Perhaps by none are these lessons of 'the certain place' more needed, than by those who are in the thick of the great battle of life--sore pressed in the unequal fight; looking, it may be, with envious eye on fortunate comrades who have already attained victory and promotion, while they are still lagging behind--the base-born spirits of dissatisfaction and discontent, hardest of all to grapple with among a demon horde of like assailants. Even those who have little reason to complain of harassing conflicts, are often too apt to make their allotments the cause of heart-burning. They long for some better, imaginary destiny--something other, at all events, than that which they have. It is the child-allegory of the firefly that was ever moping and fretting because it was not a star; of the marigold and daisy that drooped their heads and refused the light, because they were not the rose and the lily; the spikes of grass and coils of lichen that spurned the rain, and dew, and sunshine, because they were not exalted to the rank of oak and cedar.
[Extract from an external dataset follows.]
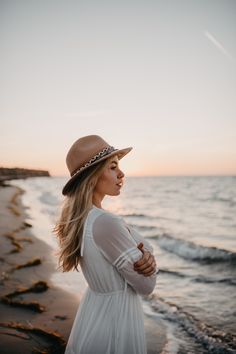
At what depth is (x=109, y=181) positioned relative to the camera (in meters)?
2.20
It is enough to say that He who 'appoints the bounds of our habitation,' knows what is best for us. The Pilgrimage is shaped not by us but for us. "The lot may be cast into the lap, but the whole disposing thereof is of the Lord" (Prov. 16:33). Do nothing that will tend to thwart the Divine plan, and by seeking some softer pillow and more curtained couch to defraud yourselves of 'the visions of God.' Believe it, it is not outward fullness and prosperity which secure the softest, balmiest rest. There is a striking verse in Ezekiel where God thus speaks of the peace enjoyed by His own chosen people, even when called to a life of outward hardship and endurance--"They shall dwell safely in the wilderness, and sleep in the woods" (34:25). If conscience be pure and unsullied, then His lullaby can hush to quiet repose amid the dews of the wilderness, or under the boughs of the forest, as well (often better) than on the couch of down. He can convert the bed of rock into the Gate of Heaven. Yes, and when the end of all is reached, and the Bethel road is retrospectively traversed, the testimony of many a Pilgrim will be joyfully re-echoed as you stand by the gate of the many mansions--"He led them forth by the right way, that they might go to a city of habitation!"